DO THIS —
Copy everything from the line containing "How far from" down to the end of the items, leaving the pictures out of your answer.
Start of AVAILABLE DATA
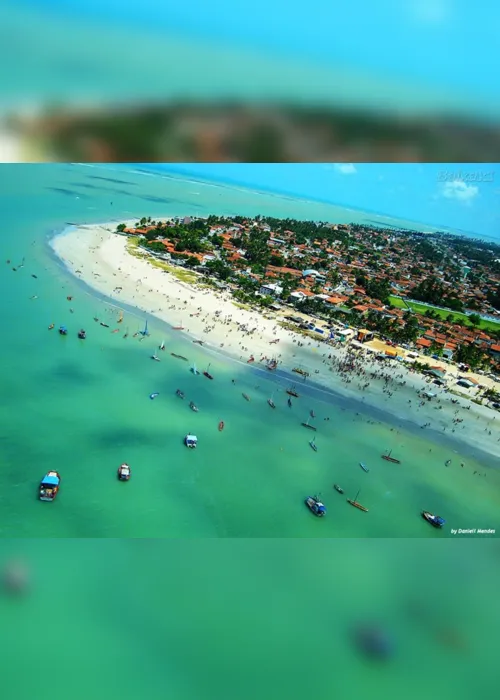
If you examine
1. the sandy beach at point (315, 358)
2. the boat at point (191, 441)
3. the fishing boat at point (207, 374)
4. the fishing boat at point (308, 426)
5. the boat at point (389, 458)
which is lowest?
the boat at point (191, 441)

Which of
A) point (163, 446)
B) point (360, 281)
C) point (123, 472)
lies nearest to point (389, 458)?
point (360, 281)

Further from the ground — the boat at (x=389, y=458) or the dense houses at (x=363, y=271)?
the dense houses at (x=363, y=271)


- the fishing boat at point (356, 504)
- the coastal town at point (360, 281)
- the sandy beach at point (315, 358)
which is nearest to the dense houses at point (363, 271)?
the coastal town at point (360, 281)

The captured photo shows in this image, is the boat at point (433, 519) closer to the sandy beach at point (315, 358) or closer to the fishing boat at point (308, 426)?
the sandy beach at point (315, 358)

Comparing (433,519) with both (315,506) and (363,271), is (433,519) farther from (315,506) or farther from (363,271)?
(363,271)
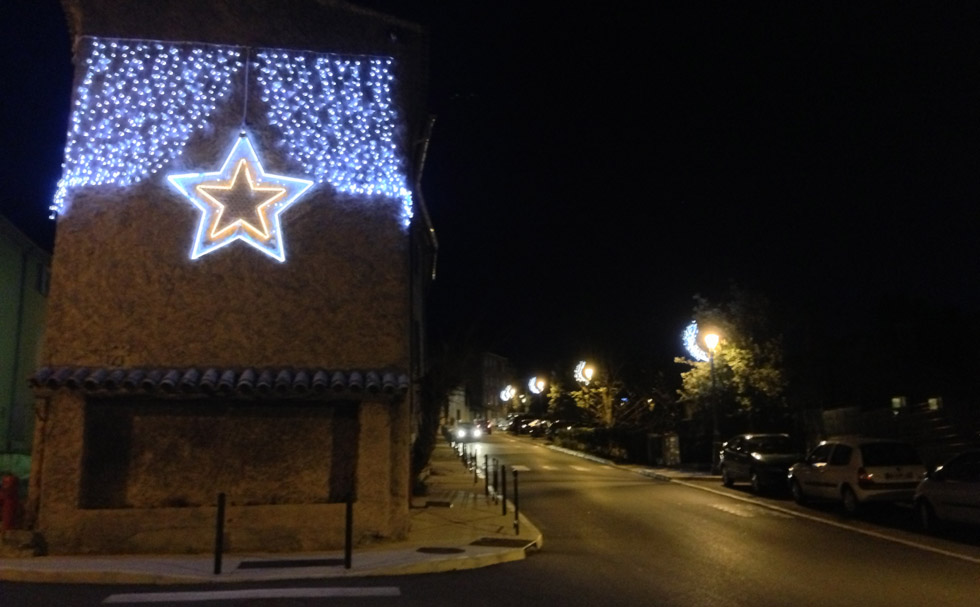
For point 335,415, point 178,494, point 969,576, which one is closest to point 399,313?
point 335,415

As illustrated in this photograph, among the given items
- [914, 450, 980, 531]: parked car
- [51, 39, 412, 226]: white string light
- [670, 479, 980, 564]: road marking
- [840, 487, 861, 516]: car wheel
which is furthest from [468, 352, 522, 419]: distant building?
[51, 39, 412, 226]: white string light

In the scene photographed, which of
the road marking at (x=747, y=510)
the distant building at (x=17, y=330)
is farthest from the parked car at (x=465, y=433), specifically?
the road marking at (x=747, y=510)

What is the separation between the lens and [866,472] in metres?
17.6

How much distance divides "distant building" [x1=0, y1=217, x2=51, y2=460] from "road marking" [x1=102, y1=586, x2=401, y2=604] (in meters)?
18.3

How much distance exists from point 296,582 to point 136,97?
863cm

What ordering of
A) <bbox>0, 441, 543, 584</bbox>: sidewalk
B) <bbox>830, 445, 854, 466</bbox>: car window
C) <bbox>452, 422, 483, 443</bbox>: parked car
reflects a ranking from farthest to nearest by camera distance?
1. <bbox>452, 422, 483, 443</bbox>: parked car
2. <bbox>830, 445, 854, 466</bbox>: car window
3. <bbox>0, 441, 543, 584</bbox>: sidewalk

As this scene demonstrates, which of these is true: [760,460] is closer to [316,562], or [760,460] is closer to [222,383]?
[316,562]

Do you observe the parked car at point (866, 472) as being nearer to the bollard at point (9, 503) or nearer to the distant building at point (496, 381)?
the bollard at point (9, 503)

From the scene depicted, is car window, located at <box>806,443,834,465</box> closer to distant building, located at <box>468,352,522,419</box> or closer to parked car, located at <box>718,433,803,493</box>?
parked car, located at <box>718,433,803,493</box>

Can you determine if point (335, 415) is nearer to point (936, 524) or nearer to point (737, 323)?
point (936, 524)

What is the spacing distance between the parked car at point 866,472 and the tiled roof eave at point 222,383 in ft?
32.1

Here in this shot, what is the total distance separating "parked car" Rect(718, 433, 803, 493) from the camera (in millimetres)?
22766

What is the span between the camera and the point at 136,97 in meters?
14.7

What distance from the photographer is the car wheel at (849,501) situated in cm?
1774
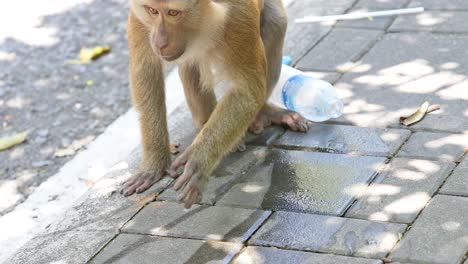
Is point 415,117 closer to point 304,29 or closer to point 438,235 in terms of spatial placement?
point 438,235

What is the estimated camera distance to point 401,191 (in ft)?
15.1

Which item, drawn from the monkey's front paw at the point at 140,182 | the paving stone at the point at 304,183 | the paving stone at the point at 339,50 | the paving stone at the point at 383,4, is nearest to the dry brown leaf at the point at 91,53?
the paving stone at the point at 339,50

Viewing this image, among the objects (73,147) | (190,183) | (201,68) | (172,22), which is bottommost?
(73,147)

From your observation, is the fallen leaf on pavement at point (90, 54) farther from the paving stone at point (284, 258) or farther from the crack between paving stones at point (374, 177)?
the paving stone at point (284, 258)

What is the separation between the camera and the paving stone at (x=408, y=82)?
5.36 meters

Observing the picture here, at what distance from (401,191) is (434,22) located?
2.31 m

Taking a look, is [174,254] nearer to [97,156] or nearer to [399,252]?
[399,252]

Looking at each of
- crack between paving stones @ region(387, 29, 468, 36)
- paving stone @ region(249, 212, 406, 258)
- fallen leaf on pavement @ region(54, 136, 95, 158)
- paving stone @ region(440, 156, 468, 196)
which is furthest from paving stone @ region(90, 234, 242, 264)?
crack between paving stones @ region(387, 29, 468, 36)

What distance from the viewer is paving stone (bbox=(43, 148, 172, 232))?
477 cm

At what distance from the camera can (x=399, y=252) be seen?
13.3ft

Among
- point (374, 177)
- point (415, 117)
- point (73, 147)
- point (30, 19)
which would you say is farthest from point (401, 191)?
point (30, 19)

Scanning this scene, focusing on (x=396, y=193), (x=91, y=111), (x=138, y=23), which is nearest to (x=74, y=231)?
(x=138, y=23)

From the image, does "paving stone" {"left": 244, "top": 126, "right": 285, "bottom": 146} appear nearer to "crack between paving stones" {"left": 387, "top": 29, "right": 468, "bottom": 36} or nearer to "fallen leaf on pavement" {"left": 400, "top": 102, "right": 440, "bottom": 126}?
"fallen leaf on pavement" {"left": 400, "top": 102, "right": 440, "bottom": 126}

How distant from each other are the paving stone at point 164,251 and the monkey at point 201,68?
22 cm
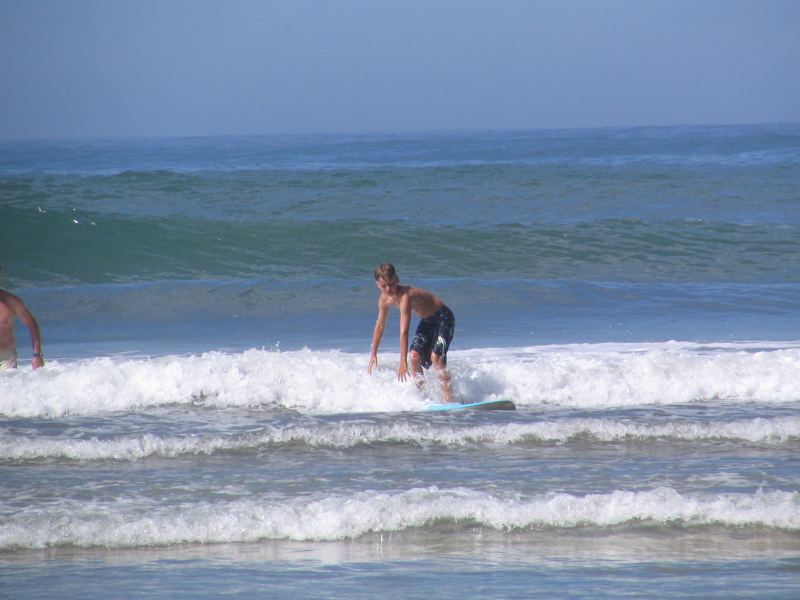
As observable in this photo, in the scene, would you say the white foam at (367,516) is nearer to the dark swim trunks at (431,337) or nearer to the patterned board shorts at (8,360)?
the dark swim trunks at (431,337)

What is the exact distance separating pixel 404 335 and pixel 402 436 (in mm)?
1340

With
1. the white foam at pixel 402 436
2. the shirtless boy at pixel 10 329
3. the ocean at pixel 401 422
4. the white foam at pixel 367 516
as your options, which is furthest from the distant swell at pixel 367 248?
the white foam at pixel 367 516

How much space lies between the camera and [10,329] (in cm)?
930

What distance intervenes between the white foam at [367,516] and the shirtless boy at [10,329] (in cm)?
360

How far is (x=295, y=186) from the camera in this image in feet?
89.5

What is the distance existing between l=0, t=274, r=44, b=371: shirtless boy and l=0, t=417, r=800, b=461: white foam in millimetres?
1736

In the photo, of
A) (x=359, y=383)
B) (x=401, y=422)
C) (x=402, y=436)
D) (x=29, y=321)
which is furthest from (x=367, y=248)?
(x=402, y=436)

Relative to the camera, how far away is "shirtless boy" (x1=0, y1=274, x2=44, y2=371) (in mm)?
9062

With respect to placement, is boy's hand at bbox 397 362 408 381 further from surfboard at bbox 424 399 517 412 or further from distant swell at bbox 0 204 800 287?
distant swell at bbox 0 204 800 287

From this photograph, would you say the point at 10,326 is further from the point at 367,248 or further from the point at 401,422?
the point at 367,248

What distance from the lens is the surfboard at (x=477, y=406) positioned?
8.44m

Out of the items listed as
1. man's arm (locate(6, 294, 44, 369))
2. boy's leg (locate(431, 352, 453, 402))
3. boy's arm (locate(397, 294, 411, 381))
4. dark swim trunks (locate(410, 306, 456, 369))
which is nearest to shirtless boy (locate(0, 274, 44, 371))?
man's arm (locate(6, 294, 44, 369))

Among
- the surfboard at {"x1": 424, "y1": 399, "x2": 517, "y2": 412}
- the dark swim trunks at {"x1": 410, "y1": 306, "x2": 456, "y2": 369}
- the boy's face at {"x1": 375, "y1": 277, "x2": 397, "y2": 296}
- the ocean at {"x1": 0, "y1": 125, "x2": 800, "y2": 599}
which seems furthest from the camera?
the dark swim trunks at {"x1": 410, "y1": 306, "x2": 456, "y2": 369}

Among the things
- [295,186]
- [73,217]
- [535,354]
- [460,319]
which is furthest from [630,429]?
[295,186]
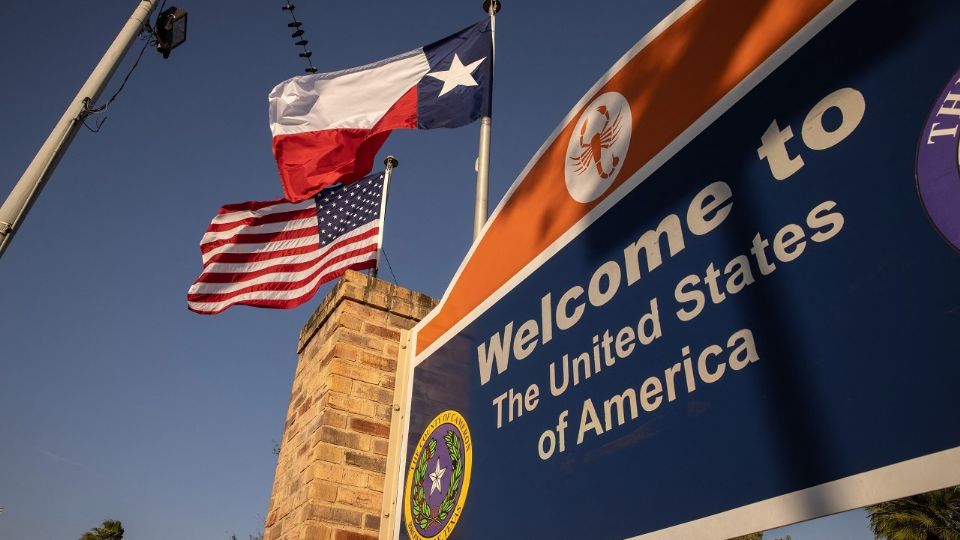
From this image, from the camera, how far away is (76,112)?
20.4 feet

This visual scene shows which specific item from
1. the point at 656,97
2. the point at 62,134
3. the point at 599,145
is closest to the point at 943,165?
the point at 656,97

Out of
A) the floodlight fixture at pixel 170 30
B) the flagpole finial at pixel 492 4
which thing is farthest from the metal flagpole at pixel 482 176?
the floodlight fixture at pixel 170 30

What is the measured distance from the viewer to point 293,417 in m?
3.57

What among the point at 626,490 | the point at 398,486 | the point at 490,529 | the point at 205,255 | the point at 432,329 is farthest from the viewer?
the point at 205,255

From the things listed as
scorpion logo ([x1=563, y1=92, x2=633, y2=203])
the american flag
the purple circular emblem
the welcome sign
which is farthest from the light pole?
the purple circular emblem

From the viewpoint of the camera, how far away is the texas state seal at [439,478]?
224cm

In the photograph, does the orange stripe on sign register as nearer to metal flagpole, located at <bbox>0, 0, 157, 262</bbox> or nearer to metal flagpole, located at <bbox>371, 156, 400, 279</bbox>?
metal flagpole, located at <bbox>371, 156, 400, 279</bbox>

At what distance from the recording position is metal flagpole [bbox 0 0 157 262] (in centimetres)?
544

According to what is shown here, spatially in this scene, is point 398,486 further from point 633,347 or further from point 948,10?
point 948,10

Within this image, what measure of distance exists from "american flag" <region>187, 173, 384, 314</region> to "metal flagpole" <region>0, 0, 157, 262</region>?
4.67 ft

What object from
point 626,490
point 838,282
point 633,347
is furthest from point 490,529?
point 838,282

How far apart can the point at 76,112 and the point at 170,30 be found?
5.97ft

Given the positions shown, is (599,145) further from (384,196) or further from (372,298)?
(384,196)

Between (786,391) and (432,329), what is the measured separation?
1.72 meters
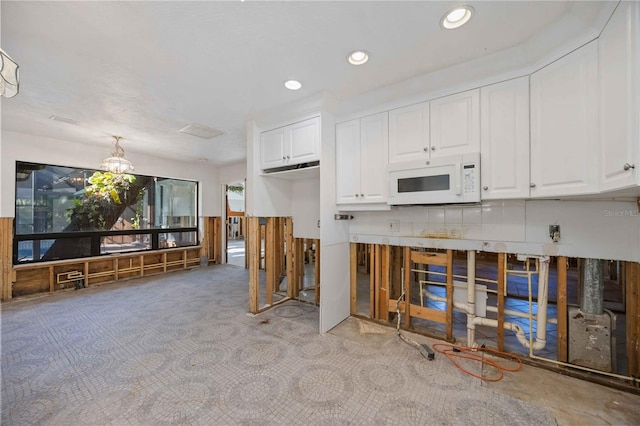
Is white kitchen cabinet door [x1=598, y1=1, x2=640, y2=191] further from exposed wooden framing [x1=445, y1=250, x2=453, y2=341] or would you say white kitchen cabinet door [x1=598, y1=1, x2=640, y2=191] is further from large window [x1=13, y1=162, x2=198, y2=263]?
large window [x1=13, y1=162, x2=198, y2=263]

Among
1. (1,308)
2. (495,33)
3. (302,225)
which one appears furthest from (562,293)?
(1,308)

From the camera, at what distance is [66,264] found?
4.21 meters

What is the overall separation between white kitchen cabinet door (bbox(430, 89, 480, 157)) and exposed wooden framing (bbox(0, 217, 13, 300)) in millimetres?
5929

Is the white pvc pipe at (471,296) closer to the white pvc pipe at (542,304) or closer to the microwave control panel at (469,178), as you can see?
the white pvc pipe at (542,304)

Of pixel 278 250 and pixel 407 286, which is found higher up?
pixel 278 250

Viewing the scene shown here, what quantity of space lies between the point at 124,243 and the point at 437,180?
19.0 feet

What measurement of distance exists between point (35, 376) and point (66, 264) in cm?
311

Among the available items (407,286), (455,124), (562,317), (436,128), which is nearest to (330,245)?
(407,286)

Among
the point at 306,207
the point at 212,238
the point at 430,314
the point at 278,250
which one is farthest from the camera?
the point at 212,238

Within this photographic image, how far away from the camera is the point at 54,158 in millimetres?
4016

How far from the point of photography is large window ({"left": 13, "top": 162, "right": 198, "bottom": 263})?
3959 mm

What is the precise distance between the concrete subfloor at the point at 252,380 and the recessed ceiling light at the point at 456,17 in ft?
8.35

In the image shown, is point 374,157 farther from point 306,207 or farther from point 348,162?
point 306,207

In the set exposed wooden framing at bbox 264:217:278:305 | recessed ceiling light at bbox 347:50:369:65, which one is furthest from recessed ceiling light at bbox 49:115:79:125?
recessed ceiling light at bbox 347:50:369:65
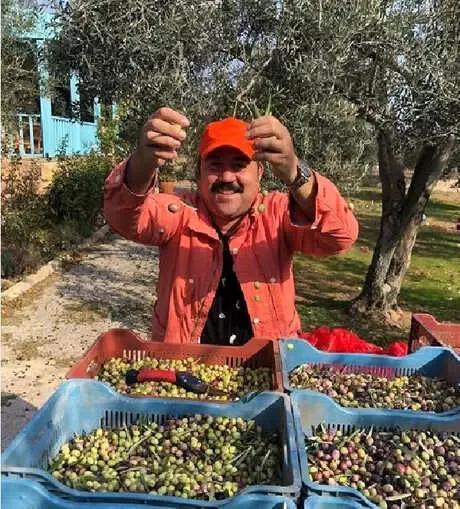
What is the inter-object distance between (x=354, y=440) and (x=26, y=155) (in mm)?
13897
End of AVAILABLE DATA
OUTPUT OF THE EXERCISE —
How far from the point of photography is large window ({"left": 13, "top": 162, "right": 198, "bottom": 263})?
3959 mm

What is the precise distance between the concrete subfloor at the point at 252,380 and the recessed ceiling light at the point at 456,17 in ft?
8.35

In the image shown, is point 374,157 farther from point 306,207 or farther from point 348,162?
point 306,207

In the set exposed wooden framing at bbox 264:217:278:305 | recessed ceiling light at bbox 347:50:369:65, which one is furthest from recessed ceiling light at bbox 49:115:79:125?
recessed ceiling light at bbox 347:50:369:65
What is the inter-object distance between (x=354, y=440) and (x=26, y=155) (in mm)?
13897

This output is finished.